#### Extracted data entries:
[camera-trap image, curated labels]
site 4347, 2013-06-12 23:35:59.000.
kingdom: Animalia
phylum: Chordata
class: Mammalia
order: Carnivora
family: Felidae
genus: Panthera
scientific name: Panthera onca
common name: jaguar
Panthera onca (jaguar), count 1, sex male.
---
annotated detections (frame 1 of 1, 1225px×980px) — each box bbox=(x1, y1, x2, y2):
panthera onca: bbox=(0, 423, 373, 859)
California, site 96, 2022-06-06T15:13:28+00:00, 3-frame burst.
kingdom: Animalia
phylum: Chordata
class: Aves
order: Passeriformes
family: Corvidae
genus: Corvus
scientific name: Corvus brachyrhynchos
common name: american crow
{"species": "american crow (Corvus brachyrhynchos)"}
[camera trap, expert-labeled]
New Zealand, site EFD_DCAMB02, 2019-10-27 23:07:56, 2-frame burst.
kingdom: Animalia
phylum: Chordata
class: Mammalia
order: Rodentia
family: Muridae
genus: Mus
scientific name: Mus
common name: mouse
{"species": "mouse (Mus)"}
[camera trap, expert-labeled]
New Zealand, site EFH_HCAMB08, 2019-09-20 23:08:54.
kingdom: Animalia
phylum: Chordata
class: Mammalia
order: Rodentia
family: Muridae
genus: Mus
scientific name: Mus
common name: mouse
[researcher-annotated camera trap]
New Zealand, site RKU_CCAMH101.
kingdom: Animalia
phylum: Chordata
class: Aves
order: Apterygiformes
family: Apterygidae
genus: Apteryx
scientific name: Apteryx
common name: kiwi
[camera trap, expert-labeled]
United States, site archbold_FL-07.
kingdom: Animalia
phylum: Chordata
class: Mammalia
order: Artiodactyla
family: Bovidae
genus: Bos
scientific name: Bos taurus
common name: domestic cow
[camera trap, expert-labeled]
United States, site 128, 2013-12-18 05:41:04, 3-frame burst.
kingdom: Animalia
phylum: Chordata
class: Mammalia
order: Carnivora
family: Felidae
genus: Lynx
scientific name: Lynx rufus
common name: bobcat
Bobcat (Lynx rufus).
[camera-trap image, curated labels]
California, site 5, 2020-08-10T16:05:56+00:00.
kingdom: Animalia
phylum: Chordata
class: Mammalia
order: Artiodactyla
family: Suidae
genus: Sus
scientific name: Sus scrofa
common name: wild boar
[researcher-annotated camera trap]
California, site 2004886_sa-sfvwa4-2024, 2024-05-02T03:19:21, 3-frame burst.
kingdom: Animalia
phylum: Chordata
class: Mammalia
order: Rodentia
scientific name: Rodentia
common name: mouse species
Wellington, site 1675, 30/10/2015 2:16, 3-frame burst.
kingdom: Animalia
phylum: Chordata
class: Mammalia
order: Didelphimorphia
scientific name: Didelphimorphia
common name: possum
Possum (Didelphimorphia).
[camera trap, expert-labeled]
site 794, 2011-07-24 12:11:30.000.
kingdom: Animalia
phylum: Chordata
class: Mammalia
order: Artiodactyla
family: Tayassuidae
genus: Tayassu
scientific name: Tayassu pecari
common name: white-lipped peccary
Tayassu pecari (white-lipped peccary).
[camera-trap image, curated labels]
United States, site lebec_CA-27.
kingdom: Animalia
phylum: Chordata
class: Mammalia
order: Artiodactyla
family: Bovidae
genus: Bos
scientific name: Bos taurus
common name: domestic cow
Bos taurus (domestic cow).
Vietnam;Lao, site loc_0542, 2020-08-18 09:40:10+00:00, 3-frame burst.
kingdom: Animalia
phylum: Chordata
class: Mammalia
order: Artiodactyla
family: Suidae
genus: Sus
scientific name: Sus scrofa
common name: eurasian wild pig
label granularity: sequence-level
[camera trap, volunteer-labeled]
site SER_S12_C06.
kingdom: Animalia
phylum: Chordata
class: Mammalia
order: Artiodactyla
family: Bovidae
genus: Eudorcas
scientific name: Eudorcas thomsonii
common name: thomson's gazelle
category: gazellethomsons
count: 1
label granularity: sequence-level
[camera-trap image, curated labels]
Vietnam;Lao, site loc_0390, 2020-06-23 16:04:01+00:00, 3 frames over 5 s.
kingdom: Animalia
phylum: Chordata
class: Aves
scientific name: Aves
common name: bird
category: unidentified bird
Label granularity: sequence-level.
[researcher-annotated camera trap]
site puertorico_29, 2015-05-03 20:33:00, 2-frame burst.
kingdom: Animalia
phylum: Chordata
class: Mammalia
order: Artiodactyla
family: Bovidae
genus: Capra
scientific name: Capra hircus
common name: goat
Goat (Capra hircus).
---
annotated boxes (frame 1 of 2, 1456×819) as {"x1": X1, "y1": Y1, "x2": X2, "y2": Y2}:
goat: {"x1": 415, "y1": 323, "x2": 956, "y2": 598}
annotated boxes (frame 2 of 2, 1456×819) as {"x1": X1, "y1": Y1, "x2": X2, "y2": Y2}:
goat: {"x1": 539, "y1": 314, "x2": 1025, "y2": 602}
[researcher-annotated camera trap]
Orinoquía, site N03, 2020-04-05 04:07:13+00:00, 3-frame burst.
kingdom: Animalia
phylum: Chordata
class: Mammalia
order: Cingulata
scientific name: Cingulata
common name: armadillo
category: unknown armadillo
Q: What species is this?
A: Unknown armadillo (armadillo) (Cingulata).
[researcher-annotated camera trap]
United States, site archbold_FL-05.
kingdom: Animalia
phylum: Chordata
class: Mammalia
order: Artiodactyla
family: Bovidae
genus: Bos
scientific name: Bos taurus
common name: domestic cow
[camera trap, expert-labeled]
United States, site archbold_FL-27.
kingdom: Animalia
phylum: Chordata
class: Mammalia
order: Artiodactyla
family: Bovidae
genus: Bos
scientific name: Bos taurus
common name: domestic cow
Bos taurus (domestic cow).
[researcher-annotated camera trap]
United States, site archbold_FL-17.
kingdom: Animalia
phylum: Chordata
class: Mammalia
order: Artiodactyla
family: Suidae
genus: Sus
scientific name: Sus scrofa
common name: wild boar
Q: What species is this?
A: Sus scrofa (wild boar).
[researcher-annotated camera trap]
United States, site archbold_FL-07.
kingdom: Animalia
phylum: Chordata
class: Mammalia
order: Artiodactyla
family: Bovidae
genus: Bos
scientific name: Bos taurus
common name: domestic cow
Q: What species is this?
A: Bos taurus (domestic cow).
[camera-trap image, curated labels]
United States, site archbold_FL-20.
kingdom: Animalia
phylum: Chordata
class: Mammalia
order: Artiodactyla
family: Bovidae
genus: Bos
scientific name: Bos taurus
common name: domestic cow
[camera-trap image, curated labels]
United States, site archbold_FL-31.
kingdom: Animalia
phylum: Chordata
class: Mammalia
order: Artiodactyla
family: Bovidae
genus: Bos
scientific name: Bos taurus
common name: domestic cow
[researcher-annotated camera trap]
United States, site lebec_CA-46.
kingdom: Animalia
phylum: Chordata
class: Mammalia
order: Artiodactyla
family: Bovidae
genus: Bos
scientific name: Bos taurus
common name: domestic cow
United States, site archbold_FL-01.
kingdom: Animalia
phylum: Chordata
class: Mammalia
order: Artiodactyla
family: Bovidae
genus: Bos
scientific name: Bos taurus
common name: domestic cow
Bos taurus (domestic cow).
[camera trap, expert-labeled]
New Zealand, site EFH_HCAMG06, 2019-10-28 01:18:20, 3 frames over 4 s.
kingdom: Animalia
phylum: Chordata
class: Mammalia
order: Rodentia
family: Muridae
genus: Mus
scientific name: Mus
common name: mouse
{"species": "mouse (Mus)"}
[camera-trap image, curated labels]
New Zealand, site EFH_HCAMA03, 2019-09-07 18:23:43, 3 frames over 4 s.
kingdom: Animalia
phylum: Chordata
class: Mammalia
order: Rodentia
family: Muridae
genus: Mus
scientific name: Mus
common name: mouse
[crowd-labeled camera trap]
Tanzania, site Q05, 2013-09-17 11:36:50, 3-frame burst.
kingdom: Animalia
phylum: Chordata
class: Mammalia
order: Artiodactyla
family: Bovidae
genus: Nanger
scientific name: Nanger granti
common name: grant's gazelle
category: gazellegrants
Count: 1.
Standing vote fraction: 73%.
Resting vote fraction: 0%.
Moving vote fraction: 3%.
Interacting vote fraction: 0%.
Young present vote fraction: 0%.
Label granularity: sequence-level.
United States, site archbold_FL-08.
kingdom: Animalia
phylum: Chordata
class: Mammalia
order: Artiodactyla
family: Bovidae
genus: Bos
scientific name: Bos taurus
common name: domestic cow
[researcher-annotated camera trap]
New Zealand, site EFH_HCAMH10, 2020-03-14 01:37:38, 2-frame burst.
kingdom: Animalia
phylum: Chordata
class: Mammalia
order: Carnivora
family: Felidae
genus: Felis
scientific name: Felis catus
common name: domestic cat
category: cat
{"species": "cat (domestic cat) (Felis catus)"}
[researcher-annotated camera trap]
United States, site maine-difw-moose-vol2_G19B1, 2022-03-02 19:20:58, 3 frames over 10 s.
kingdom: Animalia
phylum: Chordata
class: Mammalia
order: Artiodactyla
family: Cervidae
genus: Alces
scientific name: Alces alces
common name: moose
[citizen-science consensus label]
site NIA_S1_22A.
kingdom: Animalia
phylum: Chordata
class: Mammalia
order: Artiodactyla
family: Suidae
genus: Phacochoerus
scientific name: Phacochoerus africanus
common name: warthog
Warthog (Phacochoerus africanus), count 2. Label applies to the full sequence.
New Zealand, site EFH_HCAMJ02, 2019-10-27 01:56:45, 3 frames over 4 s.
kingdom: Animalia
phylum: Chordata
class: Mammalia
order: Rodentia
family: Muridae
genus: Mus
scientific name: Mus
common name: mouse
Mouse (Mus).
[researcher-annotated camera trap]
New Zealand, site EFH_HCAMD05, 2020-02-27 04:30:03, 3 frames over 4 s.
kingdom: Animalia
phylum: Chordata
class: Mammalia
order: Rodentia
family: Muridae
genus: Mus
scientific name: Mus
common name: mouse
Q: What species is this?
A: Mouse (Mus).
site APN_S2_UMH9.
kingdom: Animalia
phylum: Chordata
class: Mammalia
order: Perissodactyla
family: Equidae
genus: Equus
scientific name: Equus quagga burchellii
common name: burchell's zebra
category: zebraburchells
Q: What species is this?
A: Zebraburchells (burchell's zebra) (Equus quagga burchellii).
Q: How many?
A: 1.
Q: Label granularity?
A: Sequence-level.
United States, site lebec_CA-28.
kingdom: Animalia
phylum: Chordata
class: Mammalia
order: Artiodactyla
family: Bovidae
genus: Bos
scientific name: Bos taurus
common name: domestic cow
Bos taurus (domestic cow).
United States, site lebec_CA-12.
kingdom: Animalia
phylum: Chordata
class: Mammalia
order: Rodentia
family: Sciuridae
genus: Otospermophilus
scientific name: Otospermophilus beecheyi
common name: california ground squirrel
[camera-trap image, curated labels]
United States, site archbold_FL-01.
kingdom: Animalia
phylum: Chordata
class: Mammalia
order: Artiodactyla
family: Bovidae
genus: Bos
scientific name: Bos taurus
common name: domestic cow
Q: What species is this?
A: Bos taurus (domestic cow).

#### Task statement:
Where a line of the records contains the word "moose", copy that line.

#### Worked solution:
United States, site maine-difw-moose-vol2_G19B1, 2022-03-02 19:20:58, 3 frames over 10 s.
common name: moose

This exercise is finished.